STUDY TEXT –

****************************************

I live abroad and am pregnant. Its been over a year since we saw our families and now there is the possibility that people can come and visit.
Last year after I had a stillbirth my parents came to visit but booked a hotel nearby and came to visit but gave me space when I needed it. My husband's parents came over later but wanted to stay in our apartment - we only have a 1 bed apartment and so they would've been sleeping in our living room. I said no, mainly because I was grieving and I'm quite private and wanted to have my own space to cry and not interact with anyone if needed. The flat is small and I didn't want to feel like I was hosting anyone because I just couldn't emotionally at that time and felt we'd be on top of each other.

****************************************

THE DATA –
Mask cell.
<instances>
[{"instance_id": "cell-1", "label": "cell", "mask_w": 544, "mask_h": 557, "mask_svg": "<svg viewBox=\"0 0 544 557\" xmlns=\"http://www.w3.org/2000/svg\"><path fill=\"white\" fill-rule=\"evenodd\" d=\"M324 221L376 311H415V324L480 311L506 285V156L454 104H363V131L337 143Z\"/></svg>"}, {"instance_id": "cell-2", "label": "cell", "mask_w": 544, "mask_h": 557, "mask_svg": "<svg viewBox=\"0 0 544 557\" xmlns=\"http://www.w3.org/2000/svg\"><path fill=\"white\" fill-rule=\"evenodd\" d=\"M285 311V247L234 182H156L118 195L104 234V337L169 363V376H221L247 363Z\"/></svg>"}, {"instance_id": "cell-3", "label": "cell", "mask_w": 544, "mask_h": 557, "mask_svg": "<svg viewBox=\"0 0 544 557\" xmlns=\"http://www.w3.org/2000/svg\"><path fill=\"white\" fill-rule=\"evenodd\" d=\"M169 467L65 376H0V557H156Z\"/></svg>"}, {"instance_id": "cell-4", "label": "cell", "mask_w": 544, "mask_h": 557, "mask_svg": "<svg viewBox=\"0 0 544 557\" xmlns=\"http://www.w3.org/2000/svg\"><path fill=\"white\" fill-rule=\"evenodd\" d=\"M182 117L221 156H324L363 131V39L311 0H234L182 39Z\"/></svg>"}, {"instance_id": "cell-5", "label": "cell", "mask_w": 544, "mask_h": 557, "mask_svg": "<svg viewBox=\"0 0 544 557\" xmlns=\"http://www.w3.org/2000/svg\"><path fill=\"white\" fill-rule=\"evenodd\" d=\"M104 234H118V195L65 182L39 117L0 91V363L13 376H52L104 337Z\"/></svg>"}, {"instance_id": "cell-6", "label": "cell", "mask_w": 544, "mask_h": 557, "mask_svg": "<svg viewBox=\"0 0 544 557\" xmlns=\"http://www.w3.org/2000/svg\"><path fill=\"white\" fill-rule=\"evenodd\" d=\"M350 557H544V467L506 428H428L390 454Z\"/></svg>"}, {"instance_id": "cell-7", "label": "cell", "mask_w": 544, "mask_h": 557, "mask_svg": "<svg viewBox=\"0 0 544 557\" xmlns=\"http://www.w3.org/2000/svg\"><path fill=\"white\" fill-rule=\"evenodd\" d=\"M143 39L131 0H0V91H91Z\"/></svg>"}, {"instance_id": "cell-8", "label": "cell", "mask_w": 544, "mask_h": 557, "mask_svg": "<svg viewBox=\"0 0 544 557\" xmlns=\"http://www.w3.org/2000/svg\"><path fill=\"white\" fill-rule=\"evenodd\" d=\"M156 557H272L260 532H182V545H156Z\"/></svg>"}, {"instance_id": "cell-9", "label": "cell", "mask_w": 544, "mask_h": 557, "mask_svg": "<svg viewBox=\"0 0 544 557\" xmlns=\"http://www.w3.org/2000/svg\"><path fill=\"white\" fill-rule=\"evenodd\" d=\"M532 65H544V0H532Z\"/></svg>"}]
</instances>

****************************************

REQUIRED ACTIONS –
1. In the post about family visits, where did the writer's parents stay when they came after the stillbirth?
2. From the post about family visits, extract the passage starting at the words "I live abroad" and ending after the words "of each other.", copied without any changes.

EXPECTED RESULTS –
1. In a hotel nearby.

2.
I live abroad and am pregnant. Its been over a year since we saw our families and now there is the possibility that people can come and visit.
Last year after I had a stillbirth my parents came to visit but booked a hotel nearby and came to visit but gave me space when I needed it. My husband's parents came over later but wanted to stay in our apartment - we only have a 1 bed apartment and so they would've been sleeping in our living room. I said no, mainly because I was grieving and I'm quite private and wanted to have my own space to cry and not interact with anyone if needed. The flat is small and I didn't want to feel like I was hosting anyone because I just couldn't emotionally at that time and felt we'd be on top of each other.